Exercise task: Edit the data below so that each "paved road" becomes "asphalt street", and keep everything else unchanged.

Data provided:
════════

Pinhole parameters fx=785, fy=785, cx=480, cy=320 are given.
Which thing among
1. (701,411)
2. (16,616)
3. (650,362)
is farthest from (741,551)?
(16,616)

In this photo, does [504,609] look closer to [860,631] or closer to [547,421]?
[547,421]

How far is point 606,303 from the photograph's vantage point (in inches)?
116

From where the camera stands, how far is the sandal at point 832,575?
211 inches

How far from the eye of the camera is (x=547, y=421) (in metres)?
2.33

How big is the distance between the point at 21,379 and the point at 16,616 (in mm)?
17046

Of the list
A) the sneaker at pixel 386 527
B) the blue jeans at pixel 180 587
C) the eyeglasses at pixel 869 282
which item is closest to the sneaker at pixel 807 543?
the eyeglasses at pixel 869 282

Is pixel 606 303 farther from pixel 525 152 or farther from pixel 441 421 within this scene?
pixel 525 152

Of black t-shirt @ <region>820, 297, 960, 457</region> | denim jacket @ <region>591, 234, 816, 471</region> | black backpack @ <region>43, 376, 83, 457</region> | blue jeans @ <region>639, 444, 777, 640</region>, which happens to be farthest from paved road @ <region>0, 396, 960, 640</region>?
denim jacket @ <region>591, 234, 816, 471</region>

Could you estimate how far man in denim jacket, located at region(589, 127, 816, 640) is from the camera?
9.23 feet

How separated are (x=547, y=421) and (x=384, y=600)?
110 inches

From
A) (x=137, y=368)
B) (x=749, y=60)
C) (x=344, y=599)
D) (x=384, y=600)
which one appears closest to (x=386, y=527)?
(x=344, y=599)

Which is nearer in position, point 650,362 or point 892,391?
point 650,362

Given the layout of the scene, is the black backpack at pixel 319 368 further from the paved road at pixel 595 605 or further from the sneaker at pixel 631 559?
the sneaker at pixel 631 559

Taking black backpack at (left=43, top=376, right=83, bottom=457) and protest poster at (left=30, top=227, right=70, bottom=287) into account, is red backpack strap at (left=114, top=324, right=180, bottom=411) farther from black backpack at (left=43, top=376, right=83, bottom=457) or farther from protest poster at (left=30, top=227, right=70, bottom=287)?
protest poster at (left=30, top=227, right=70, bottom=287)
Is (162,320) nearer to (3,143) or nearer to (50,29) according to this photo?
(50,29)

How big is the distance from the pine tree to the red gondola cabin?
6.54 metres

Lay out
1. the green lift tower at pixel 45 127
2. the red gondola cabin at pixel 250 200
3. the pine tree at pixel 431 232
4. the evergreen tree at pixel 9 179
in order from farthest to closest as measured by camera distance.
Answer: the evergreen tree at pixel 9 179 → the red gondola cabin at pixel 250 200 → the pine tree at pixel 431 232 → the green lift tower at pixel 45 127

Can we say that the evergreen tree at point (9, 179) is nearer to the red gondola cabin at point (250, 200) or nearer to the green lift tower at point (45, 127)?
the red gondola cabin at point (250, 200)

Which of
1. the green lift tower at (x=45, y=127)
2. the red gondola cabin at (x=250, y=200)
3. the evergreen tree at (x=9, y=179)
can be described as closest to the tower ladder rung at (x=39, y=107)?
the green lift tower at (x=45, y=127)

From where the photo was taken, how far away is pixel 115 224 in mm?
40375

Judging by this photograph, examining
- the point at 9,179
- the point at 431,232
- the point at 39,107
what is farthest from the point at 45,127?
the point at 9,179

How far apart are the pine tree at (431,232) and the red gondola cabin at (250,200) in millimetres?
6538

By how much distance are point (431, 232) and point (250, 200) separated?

════════

Response below:
Pinhole parameters fx=785, fy=785, cx=480, cy=320 are given.
Which thing among
1. (701,411)
2. (16,616)
3. (650,362)
is farthest from (741,551)?
(16,616)

In this photo, does [504,609] look closer to [860,631] or closer to [547,421]?
[547,421]

How far is point 606,303 from the photograph's vantage point (in inches)?
116

From where the camera stands, how far is the sandal at point 832,575?
211 inches

How far from the eye of the camera is (x=547, y=421) (in metres)?
2.33

How big is the distance between the point at 21,379 and the point at 16,616 (in mm)?
17046

Of the list
A) the sneaker at pixel 386 527
B) the blue jeans at pixel 180 587
C) the eyeglasses at pixel 869 282
which item is closest to the sneaker at pixel 807 543?
the eyeglasses at pixel 869 282

Is pixel 606 303 farther from pixel 525 152 or farther from pixel 441 421 within this scene?
pixel 525 152

Of black t-shirt @ <region>820, 297, 960, 457</region> | denim jacket @ <region>591, 234, 816, 471</region> | black backpack @ <region>43, 376, 83, 457</region> | blue jeans @ <region>639, 444, 777, 640</region>, which happens to be farthest from asphalt street @ <region>0, 396, 960, 640</region>?
denim jacket @ <region>591, 234, 816, 471</region>

Could you estimate how far man in denim jacket, located at region(589, 127, 816, 640) is from the camera?
9.23 feet

How separated are (x=547, y=421) and (x=384, y=600)?
110 inches

From
A) (x=137, y=368)
B) (x=749, y=60)
C) (x=344, y=599)
D) (x=384, y=600)
which one appears closest to (x=386, y=527)?
(x=344, y=599)

Which is nearer in position, point 650,362 or point 892,391?
point 650,362

Given the layout of the scene, is the black backpack at pixel 319 368 further from the asphalt street at pixel 595 605 or further from the sneaker at pixel 631 559?
the sneaker at pixel 631 559

Taking black backpack at (left=43, top=376, right=83, bottom=457) and protest poster at (left=30, top=227, right=70, bottom=287) into account, is red backpack strap at (left=114, top=324, right=180, bottom=411) farther from black backpack at (left=43, top=376, right=83, bottom=457) or farther from protest poster at (left=30, top=227, right=70, bottom=287)?
protest poster at (left=30, top=227, right=70, bottom=287)
Is (162,320) nearer to (3,143) or nearer to (50,29) according to this photo?
(50,29)

How big is the distance from the pine tree to the red gondola cabin?
6.54 metres

Lay out
1. the green lift tower at pixel 45 127
2. the red gondola cabin at pixel 250 200
3. the pine tree at pixel 431 232
4. the evergreen tree at pixel 9 179
in order from farthest to closest as measured by camera distance.
Answer: the evergreen tree at pixel 9 179 → the red gondola cabin at pixel 250 200 → the pine tree at pixel 431 232 → the green lift tower at pixel 45 127

Can we say that the evergreen tree at point (9, 179) is nearer to the red gondola cabin at point (250, 200) or nearer to the green lift tower at point (45, 127)?
the red gondola cabin at point (250, 200)

Which of
1. the green lift tower at (x=45, y=127)
2. the red gondola cabin at (x=250, y=200)
3. the evergreen tree at (x=9, y=179)
can be described as closest to the tower ladder rung at (x=39, y=107)?
the green lift tower at (x=45, y=127)

From where the photo was taken, how far away is pixel 115 224 in mm?
40375

Judging by this photograph, examining
- the point at 9,179
- the point at 431,232
- the point at 39,107
what is farthest from the point at 45,127?
the point at 9,179

How far apart are the pine tree at (431,232) and the red gondola cabin at (250,200) in millimetres?
6538

By how much distance are point (431, 232) and point (250, 200) separated?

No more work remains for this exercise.